3. Fase intensif III (72 jam- 10 hari)
Pasien dikondisikan sudah mulai stabil, sehingga observasi sudah mulai berkurang dan
tindakan keperawatan diarahkan kepada tindakan rehabilitasi.merujuk kepada hasil
evaluasi maka pasien pada fase ini dapat dipulangkan, dirujuk ke rumah sakit jiwa atau
unit psikiatri di rumah sakit umum ataupun kembali ke ruang fase intensif I atau II.
6. Etiologi
Gangguan isolasi sosial terjadi karena adanya faktor predisposisi dan faktor presipitasi.
Kegagalan pada individu akan menimbulkan ketidakpercayaan individu, menimbulkan rasa
pesimis, ragu, taku salah dan tidak percaya terhadap orang lain, merasa tertekan sehingga
menyebabkan individu tidak ingin berkomunikasi dengan orang lain, suka menyendiri dan lebih
suka berdiam diri dan tidak mementingkan kegiatan sehari-hari (Direja,2011). Menurut Stuart,
2007 penyebab isolasi sosiala adalah:
a. Faktor Predisposisi
1) Faktor Perkembangan
Sistem keluarga yang terganggu dapat berperan dalam perkembangan respon sosial
maladaptif. Individu yang mengalami masalah ini adalah orang yang tidak berhasil
memisahkan dirinya dan ornagtua.
2) Faktor Sosiokultural
Adanya transiensi norma yang tidka mendukung pendekatan terhadap orang lain, atau
tidak menghargai anggota masyarakat yang produktif seperti lanjut usia, orang cacat dan
penderita penyakit kronis, isolasi terjadi karena sistem yang dimiliki seseorang berbeda
dengan budaya mayoritas.
3) Faktor biologis
Faktor genetic dapat berperan dalam respon sosial maladaptive. Bahwa keterlibatan
neurotransmitter dalam perkembangan gangguan ini.
4) Faktor keluarga
Komunikasi dalam keluarga dapat mengantar seseorang dalam gangguan
berhubungan, bila keluarga hanya menginformasikan hal-hal yang negatif akan
mendorong anak mengembangkan harga diri rendah.
b. Faktor Presipitasi
Meurut (Direja,2011) fator presipitasi isolasi sosial adalah:
1) Faktor Eksternal
Contohnya adalah stressor , sosial budayadan stress yang dtinggalkan oleh faktor sosial
budaya seperti keluarga.
2) Faktor Internal
Contohnya adalah stress psikologis, stress yang terjadi akibat kecemasan
berkepanjangan dan terjadi bersamaan dengan keterbatasan kemampuan individu untuk
berpisah untuk mnegatasinya. Kecemasan dapat terjadi akibat tuntutan untuk berpisah
dengan orang terdekat atau tidak terpenuhinya kebutuhan individu.

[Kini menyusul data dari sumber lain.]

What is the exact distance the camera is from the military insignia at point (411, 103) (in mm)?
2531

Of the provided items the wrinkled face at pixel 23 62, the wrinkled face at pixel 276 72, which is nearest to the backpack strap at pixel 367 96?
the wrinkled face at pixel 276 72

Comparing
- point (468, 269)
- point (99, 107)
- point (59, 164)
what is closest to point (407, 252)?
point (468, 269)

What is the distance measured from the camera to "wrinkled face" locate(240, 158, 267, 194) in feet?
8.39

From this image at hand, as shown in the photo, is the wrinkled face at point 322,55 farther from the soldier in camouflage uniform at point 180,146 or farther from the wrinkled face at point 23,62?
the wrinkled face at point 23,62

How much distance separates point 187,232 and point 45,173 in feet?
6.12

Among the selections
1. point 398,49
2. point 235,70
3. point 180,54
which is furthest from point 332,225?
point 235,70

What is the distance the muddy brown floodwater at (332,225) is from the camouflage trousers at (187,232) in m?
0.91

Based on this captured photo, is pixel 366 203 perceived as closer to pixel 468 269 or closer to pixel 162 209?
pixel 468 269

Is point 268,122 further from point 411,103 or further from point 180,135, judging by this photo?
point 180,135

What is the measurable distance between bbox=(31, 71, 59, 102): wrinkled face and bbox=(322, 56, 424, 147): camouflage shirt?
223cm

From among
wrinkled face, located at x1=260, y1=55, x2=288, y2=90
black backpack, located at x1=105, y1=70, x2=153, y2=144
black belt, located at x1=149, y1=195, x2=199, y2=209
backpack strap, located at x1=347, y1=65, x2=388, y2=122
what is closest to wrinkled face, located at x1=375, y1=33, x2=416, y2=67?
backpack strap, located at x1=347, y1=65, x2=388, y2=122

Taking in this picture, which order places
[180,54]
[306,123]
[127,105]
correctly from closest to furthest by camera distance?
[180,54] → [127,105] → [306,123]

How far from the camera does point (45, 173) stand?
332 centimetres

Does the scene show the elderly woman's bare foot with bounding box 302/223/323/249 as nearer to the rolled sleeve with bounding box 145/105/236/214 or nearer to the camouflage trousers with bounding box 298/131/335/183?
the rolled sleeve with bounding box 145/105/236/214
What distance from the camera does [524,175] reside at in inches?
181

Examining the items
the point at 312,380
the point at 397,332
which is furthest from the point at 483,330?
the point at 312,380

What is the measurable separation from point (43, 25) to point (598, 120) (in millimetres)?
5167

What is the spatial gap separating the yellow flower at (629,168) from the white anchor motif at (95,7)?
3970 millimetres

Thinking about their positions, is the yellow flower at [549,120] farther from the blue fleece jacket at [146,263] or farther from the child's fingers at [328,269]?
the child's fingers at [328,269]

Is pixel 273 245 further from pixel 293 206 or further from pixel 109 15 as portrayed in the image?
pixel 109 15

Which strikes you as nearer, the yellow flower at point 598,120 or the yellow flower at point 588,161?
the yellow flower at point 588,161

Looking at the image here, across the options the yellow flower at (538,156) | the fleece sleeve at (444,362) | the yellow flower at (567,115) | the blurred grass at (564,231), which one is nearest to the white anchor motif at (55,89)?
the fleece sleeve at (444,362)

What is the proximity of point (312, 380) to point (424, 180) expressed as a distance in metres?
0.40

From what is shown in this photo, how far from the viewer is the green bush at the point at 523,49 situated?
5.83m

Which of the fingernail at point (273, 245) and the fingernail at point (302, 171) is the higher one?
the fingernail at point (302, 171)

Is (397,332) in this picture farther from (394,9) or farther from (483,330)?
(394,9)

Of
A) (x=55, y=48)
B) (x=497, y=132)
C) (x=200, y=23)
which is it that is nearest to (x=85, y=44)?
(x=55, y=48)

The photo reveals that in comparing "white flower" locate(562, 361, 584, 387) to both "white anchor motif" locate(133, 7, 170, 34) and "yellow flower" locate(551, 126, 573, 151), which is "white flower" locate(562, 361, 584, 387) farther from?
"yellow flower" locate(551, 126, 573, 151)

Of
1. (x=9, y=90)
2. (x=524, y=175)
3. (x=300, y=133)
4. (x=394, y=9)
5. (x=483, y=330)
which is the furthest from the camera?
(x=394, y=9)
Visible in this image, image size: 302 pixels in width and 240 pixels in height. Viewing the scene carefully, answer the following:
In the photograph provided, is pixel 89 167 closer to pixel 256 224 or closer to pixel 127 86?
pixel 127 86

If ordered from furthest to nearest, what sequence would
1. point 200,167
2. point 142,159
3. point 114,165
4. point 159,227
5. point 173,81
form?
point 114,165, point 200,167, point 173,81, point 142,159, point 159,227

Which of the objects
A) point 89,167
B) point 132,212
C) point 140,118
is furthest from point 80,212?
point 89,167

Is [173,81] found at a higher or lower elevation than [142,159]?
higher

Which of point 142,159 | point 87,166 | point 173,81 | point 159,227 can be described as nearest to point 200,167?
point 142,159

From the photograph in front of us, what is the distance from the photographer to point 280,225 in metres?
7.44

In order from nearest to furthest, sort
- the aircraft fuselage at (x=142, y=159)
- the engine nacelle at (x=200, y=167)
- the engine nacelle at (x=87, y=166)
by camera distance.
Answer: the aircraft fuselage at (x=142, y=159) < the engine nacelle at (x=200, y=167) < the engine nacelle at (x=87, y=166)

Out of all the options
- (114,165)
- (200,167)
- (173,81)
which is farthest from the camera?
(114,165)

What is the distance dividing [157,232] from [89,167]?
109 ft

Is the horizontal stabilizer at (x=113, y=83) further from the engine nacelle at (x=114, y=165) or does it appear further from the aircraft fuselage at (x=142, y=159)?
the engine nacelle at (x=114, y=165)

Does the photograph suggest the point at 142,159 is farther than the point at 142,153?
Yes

7. Tanda dan Gejala Isolasi Sosial
Observasi yang dilakukan pada klien dengan isolasi sosial akan ditemukan data obyektif
yaitu kurang spontan terhadap masalah yang ada, apatis (acuh terhadap lingkungan), ekspresi
wajah kurang berseri (ekspresi bersedih), efek tumpul, menghindar dari orang lain, tidak ada
kontak mata atau kontak mata kurang, klien lebih sering menunduk, berdiam diri dalam kamar,
bahkan tidak mampu merawat dan memperhatikan kebersihan diri (Dalami, Suliswati,
Rochimahet.al,2009).
Selain itu beberapa tanda dan gejala lain yaitu komunikasi verbal menurun bahkan sama
sekali tidak ada, klien tidak bercakap-cakap dengan klien lain atau perawat (mengisolasi diri
sendiri/menyendiri), menolak hubungan dengan orang lain dengan memutuskan percakapan
atau pergi bila diajak bercakap-cakap, pasien tampak memisahkan diri dari orang lain misalnya,
pada saat makan, terjadi gangguan pada pemasukan makanan dan minuman sehingga terjadi
retensi urine dan feces, Pasien mengalami gangguan aktifitas atau aktifitas menurun dan pasien
tampak kurang energik sehingga pasien mengalami gangguan harga diri (Dalami, Suliswati,
Rochimah et.al, 2009).
8. Mekanisme Koping
Individu yang mengalami respon social maladaktif menggunakan berbagai mekanisme
dalam upaya untuk mengatasi ansietas. Mekanisme tersebut berkaitan dengan dua jenis masalah
hubungan yang spesifik (Gail,W Stuart 2006).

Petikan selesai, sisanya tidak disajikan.